Wer das blendend versteht, und sicher auch eine Art Mutter des modernen Content Marketing ist, ist Red Bull. Der TV-Sender Servus, der diese Nostalgie-Landlust-Naturwelle sehr erfolgreich aufgreift, ist vor allem in Süddeutschland sehr erfolgreich, das Red Bulletin weit darüber hinaus. Die machen das schon sehr gut.

Zum Abschluss möchte ich nochmal auf ein Klischee zu sprechen kommen. Von Österreichern heißt es oft, sie seien spontaner und flexibler als Deutsche und wenn mal was nicht funktioniert, ist es nicht gleich ein Weltuntergang. Bringen die Österreicher damit gute Voraussetzungen fürs Content Marketing mit? Was hilft im Content Marketing mehr, um in dem Klischee zu bleiben? Improvisation oder Präzision?
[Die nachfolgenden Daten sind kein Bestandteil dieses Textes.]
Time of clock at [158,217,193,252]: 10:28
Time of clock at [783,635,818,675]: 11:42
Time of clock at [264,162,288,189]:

ch glaube, um auf Präzision zu kommen bedarf es Improvisation. Gerade im Digitalbereich ist „trial and error“ eine wichtige Methode. Man muss ein Ziel verfolgen und den Weg dahin finden. Wer da behauptet, alles zu verstehen, dem glaube ich nicht. Man braucht eine moderne Fehlerkultur und muss seine Erfahrungen machen. Dazu ist Improvisation nötig. Aber, und das ist ja auch eine Stärke des Content Marketing, man kann gerade auch über digitale Kanäle ständig seine KPIs überprüfen und die Performance messen. Und da greift die Präzision. Man muss ständig die Stellschrauben nachdrehen, auf den Markt und das Feedback reagieren und sein Vorgehen stetig anpassen. Das leistet klassische Werbung nicht, das kann nur Content Marketing.
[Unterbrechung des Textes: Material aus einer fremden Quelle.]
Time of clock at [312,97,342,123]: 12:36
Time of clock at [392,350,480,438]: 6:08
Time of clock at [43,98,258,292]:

Martin Distls TOP 5 in der österreichischen Content Marketing-Szene

(abseits von Red Bull und seinem eigenen Unternehmen)

1. Egger & Lerch

Stark in grafischen Editorial Designs, verstehen sie es redaktionelles und digitales Know-how mit Agenturverständnis zu verknüpfen.

2. Le Fritz

Mehrfache Gewinner des BCM-Awards, Ausgründung des Starmühler Verlags. Setzen ein bisschen auf Oldschool-Thematik, aber das machen sie sehr gut und hochwertig.

3. Content Garden

Die Agentur von Lukas Schärf muss man auf jeden Fall im Digitalbereich hervorheben. Das ist definitiv eine der führendenden Agenturen in Österreich.

4. Kraftwerk

Das ist eine sehr große Agentur, mit Expertise in Print, Online und klassischer Werbung. Auch ihre Abteilung für Corporate Publishing und Content Marketing leistet hervorragende Arbeit.

5. Styria Content Creation

Mit ihrer journalistischen DNA und der Marktführerschaft im Digitalbereich bündelt Styria zentrale Kompetenzen für überzeugendes Content Marketing.